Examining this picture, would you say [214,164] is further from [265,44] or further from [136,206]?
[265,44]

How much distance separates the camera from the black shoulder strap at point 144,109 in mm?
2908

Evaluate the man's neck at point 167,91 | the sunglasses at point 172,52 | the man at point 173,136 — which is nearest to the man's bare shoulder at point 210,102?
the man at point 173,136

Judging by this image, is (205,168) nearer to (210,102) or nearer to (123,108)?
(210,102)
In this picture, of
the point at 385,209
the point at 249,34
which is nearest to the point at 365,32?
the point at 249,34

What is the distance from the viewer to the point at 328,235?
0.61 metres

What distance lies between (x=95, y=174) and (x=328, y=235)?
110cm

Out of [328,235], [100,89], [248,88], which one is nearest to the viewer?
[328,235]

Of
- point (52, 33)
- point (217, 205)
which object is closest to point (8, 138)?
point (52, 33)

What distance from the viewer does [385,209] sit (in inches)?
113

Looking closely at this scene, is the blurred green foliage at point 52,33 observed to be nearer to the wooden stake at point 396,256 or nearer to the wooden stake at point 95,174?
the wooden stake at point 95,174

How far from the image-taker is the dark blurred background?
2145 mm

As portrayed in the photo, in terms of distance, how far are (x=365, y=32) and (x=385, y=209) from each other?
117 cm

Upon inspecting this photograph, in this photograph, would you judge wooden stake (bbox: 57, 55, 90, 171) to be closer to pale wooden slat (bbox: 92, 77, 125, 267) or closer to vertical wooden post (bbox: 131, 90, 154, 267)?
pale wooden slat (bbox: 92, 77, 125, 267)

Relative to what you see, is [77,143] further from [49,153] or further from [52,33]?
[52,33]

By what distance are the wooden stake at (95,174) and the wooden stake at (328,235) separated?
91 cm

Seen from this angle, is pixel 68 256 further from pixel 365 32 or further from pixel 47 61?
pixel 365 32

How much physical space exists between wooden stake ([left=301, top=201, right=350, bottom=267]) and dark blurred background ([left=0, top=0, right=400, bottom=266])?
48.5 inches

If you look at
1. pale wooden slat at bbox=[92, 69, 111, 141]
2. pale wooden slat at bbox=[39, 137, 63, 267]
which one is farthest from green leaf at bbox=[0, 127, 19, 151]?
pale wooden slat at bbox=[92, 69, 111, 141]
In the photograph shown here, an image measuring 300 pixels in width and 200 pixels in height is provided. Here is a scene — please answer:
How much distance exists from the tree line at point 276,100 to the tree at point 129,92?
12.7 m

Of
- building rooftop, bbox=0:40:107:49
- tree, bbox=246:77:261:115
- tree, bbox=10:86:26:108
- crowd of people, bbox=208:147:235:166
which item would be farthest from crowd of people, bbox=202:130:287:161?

----

Given instruction: Can you gather every line in the entries above that contains the word "which"? Matches must have the same capitalization.

Response below:
Evaluate the man's neck at point 167,91 | the sunglasses at point 172,52 | the man at point 173,136 — which is nearest to the man's bare shoulder at point 210,102?
which is nearest to the point at 365,32?
Out of [328,235], [100,89], [248,88], which one is nearest to the viewer?
which object is closest to point (8, 138)?
which one is farthest from green leaf at bbox=[0, 127, 19, 151]?
which item would be farthest from crowd of people, bbox=202:130:287:161?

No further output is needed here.